▶ _WRITTEN EXERCISE_: List the lines of the records as a numbered list, starting at the line that contains "What precise distance" and ending at the final line of the records. Leave out blank lines.

Stored entries
================================
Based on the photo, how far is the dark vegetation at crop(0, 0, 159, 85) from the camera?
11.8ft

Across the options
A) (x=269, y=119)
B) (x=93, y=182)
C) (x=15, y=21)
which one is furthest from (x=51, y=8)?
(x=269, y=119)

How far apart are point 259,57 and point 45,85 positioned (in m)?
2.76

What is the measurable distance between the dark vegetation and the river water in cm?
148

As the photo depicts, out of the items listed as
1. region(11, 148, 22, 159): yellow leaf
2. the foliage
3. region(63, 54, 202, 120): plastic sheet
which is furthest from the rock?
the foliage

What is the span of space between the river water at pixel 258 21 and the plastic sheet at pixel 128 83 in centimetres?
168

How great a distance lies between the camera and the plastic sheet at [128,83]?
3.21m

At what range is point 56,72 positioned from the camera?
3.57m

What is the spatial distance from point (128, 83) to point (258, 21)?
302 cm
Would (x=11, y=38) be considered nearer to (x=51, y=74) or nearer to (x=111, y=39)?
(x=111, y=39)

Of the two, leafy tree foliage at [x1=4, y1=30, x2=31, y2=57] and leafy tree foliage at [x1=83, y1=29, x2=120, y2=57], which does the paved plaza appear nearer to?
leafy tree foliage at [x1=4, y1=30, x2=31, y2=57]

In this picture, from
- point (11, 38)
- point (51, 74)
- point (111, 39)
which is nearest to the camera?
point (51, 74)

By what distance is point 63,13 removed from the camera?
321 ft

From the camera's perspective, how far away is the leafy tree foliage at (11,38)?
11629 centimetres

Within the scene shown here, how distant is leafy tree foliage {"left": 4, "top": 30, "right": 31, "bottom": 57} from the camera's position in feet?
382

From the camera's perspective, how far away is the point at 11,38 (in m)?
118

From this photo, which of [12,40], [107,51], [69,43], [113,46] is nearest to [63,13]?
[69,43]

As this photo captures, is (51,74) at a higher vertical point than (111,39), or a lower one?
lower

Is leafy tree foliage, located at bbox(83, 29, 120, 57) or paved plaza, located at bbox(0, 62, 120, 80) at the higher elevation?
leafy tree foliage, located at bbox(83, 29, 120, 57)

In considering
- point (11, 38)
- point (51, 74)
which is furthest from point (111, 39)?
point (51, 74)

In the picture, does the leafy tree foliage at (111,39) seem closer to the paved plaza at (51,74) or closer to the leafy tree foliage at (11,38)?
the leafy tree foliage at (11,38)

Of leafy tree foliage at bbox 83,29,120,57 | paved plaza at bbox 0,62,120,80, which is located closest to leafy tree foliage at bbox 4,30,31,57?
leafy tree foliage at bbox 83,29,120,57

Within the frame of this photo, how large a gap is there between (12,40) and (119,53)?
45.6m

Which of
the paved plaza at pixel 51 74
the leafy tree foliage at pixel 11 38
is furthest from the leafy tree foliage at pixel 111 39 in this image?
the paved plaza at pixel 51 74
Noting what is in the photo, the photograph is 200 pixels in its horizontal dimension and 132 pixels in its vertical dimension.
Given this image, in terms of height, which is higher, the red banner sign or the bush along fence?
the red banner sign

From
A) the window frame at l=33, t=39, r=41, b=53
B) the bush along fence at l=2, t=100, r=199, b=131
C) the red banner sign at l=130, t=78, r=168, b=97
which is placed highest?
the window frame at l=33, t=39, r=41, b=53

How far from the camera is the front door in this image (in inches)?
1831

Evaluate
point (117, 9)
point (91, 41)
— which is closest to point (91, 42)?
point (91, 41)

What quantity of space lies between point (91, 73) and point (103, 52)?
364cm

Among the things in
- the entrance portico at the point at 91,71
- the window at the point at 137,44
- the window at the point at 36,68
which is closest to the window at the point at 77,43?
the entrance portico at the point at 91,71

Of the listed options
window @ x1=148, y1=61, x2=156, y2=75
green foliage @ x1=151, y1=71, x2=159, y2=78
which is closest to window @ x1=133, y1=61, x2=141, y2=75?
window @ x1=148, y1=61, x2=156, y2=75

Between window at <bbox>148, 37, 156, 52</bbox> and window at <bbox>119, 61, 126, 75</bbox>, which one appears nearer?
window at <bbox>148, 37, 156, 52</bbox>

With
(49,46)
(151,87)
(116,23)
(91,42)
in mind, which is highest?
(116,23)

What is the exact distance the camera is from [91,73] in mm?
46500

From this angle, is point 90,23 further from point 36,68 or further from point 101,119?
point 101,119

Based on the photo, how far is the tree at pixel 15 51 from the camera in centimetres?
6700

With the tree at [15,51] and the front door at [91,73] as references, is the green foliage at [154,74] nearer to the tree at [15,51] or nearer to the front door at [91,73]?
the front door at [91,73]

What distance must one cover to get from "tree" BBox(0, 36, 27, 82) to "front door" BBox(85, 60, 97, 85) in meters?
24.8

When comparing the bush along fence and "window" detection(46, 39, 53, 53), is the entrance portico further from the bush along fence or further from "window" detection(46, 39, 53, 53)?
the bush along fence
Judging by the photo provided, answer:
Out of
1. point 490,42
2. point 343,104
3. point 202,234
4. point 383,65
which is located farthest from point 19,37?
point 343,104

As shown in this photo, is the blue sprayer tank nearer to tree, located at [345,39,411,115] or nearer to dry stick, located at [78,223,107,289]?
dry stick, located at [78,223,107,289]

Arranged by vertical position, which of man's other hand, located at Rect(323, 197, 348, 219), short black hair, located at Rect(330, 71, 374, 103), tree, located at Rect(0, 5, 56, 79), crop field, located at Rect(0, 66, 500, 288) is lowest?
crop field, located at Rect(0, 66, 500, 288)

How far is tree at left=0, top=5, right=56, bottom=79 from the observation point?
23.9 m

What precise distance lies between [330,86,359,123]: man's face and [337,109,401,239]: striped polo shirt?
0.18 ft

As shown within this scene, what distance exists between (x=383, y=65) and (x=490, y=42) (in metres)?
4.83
================================
▶ _THE REPLY_:
1. What precise distance lies between [330,86,359,123]: man's face and [337,109,401,239]: striped polo shirt?
2. 0.18 ft
3. As shown within this scene, what distance exists between (x=383, y=65) and (x=490, y=42) (in metres)?
4. 4.83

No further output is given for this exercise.